Red hair and the Curly Girl Method

Red hair and the Curly Girl Method

Natural redheads’ hair strands are typically dryer and more delicate than other hair types. And if you have a wave/curl to your ginger locks too, then those strands are likely to be all the more fragile. Embracing your natural wave or curls is becoming more and more popular, and more accessible than ever before, thanks to the Curly Girl Method.

Created by Lorraine Massey, and detailed in her book Curly Girl: The Handbook, the Curly Girl Method is a set of guidelines to help you to encourage those kinks like never before. You may never have thought it possible to have curly hair, but the Curly Girl Method can unlock that for you.

 

WHAT IS THE CURLY GIRL METHOD (CGM)?

The Curly Girl Method has a few core principles: conditioner is your life now. Shampoo is, largely, a no-no (but we’ll elaborate on that). And anything containing sulfates, silicones, or anything nasty should never been used again.

What’s ‘nasty’? Thankfully, there’s a handy online ‘CurlsBot’ tool that can analyse your hair product ingredients list so you know whether or not it’s CG-friendly. As the website says: “We look for silicones, oils, and waxes that can build up, as well as harsh sulfates.”

 

WHY SHOULD CURLY REDHEADS FOLLOW THE CURLY GIRL METHOD?

As we know, redheads should turn their back on sulfates and silicones due to the damage they can do to your delicate ginger strands. And by shunning all the bad ingredients, in turn it encourages your hair strands to become less frizzy, reflect more light, be shinier and brighter. This is the same for curly hair, too.

But what is the ‘method’? To give an example of a format for following CGM (because, there are lots of techniques):

  1. Totally soak hair with medium-warm water, then massage your CGM-approved conditioner into your roots, just like you would with shampoo. This is called co-washing. You may need quite a lot of conditioner here, but it’s important to make sure your whole scalp has been washed with it.

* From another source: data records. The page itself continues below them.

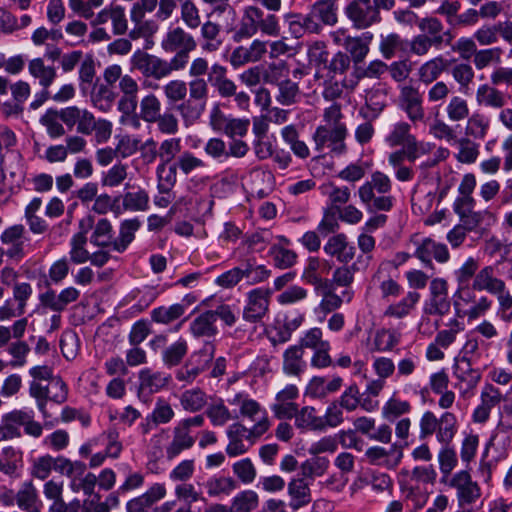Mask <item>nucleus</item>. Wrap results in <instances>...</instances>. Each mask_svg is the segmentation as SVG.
<instances>
[{
    "label": "nucleus",
    "mask_w": 512,
    "mask_h": 512,
    "mask_svg": "<svg viewBox=\"0 0 512 512\" xmlns=\"http://www.w3.org/2000/svg\"><path fill=\"white\" fill-rule=\"evenodd\" d=\"M400 342V334L391 329H380L373 341V351L389 352Z\"/></svg>",
    "instance_id": "56"
},
{
    "label": "nucleus",
    "mask_w": 512,
    "mask_h": 512,
    "mask_svg": "<svg viewBox=\"0 0 512 512\" xmlns=\"http://www.w3.org/2000/svg\"><path fill=\"white\" fill-rule=\"evenodd\" d=\"M390 263L382 262L371 277V285L377 288L383 299L397 297L401 293L400 284L390 275Z\"/></svg>",
    "instance_id": "24"
},
{
    "label": "nucleus",
    "mask_w": 512,
    "mask_h": 512,
    "mask_svg": "<svg viewBox=\"0 0 512 512\" xmlns=\"http://www.w3.org/2000/svg\"><path fill=\"white\" fill-rule=\"evenodd\" d=\"M205 109V104L191 98H185L175 106V110L179 113L186 127L194 125L201 118Z\"/></svg>",
    "instance_id": "38"
},
{
    "label": "nucleus",
    "mask_w": 512,
    "mask_h": 512,
    "mask_svg": "<svg viewBox=\"0 0 512 512\" xmlns=\"http://www.w3.org/2000/svg\"><path fill=\"white\" fill-rule=\"evenodd\" d=\"M138 379L139 395L148 397L166 388L170 382L171 376L165 372L145 368L139 372Z\"/></svg>",
    "instance_id": "21"
},
{
    "label": "nucleus",
    "mask_w": 512,
    "mask_h": 512,
    "mask_svg": "<svg viewBox=\"0 0 512 512\" xmlns=\"http://www.w3.org/2000/svg\"><path fill=\"white\" fill-rule=\"evenodd\" d=\"M269 254L273 259L274 265L280 269H288L294 266L297 261L296 252L281 244L272 245Z\"/></svg>",
    "instance_id": "57"
},
{
    "label": "nucleus",
    "mask_w": 512,
    "mask_h": 512,
    "mask_svg": "<svg viewBox=\"0 0 512 512\" xmlns=\"http://www.w3.org/2000/svg\"><path fill=\"white\" fill-rule=\"evenodd\" d=\"M420 298L421 295L417 291H408L405 297L400 301L390 304L386 308L384 315L396 319L404 318L415 309Z\"/></svg>",
    "instance_id": "37"
},
{
    "label": "nucleus",
    "mask_w": 512,
    "mask_h": 512,
    "mask_svg": "<svg viewBox=\"0 0 512 512\" xmlns=\"http://www.w3.org/2000/svg\"><path fill=\"white\" fill-rule=\"evenodd\" d=\"M90 241L96 246L111 247L113 249V227L108 219L102 218L98 220L90 237Z\"/></svg>",
    "instance_id": "50"
},
{
    "label": "nucleus",
    "mask_w": 512,
    "mask_h": 512,
    "mask_svg": "<svg viewBox=\"0 0 512 512\" xmlns=\"http://www.w3.org/2000/svg\"><path fill=\"white\" fill-rule=\"evenodd\" d=\"M188 344L186 340L179 339L162 352L163 363L168 367H173L182 361L187 354Z\"/></svg>",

  2. Rinse, then apply conditioner again, from root to tip this time. Gently use your fingers to distribute through your hair and release any knots (you can use a wide-tooth comb if you wish), then leave on your hair for a few minutes.

  3. Rinse through, making sure the conditioner is out from your scalp.

  4. While your hair is still soaking wet, grab some more conditioner (yes, more, but not as much as last time) and apply again through the lengths of your hair (no need to cover your roots this time).

  5. Now it’s time to ‘squish to condish’, which fuses the water with the conditioner into the shaft of your hair strands and helps to form curl formation. To do this, flip your head upside down, then use your hands to lift your hair up from the tips and scrunch your hair towards your scalp. This will make delightful ‘squishing’ noises between the conditioner and water.

  6. Do this squishing method again using a mousse product to help style your curl formation further.

  7. (Or, instead of mousse, or as well as, you can use a gel to give your curls more hold – make sure every piece of hair is covered and then squish to form the curls, as above directions)

  8. Time to ‘plop’! You can use a long-sleeved t-shirt or microfibre towel to wrap up your hair and secure on top of your head. Check out this tutorial

  9. You can plop for as long as you want, but air drying after around half an hour of plopping is a good compromise for time. If you feel the need you can finish off drying with a hair dryer with a diffuser on medium heat and low wind setting.

  10. If using gel, you can then ‘scrunch out the crunch’ once your hair is completely dry. This is just scrunching your hair from underneath to release any of the gel-ified clumps of curls.

Believe it or not, there are even more ways you can follow CGM, but it’s all about finding what works best for you.

 

IT’S A BIT RESTRICTIVE, ISN’T IT?

There are some parts of CGM that may seem a bit restrictive, and that’s where shampoo can come in. If you’re following CGM by the letter, shampoo is a no-go, but many people find shampoo is the only way they can experience a ‘real clean’, and helps much better to relieve product build-up, which may happen from time to time. It’s true that your hair doesn’t actually need shampoo to be cleaned, but there are plenty of friendlier shampoos you can use instead as a compromise. These must be sulfate-free and silicone-free, and are what are referred to as ‘low poo’ in CGM.

Our Henna & Rose shampoo for redheads is sulfate-free and silicone-free, so is ideal to use for those with curly hair looking to take care of those beautiful kinks. And not only that, the small amount of henna will help to enhance the vibrancy and shine of your red hair shade. To complement this, our Henna & Rose conditioner for redheads is fully curly-girl friendly.

Through adopting some of CGM’s methods and guidelines, whether strictly or loosely, you’ll be able to find a routine that suits your waves and curls, which will become more defined, more hydrated and healthier over time.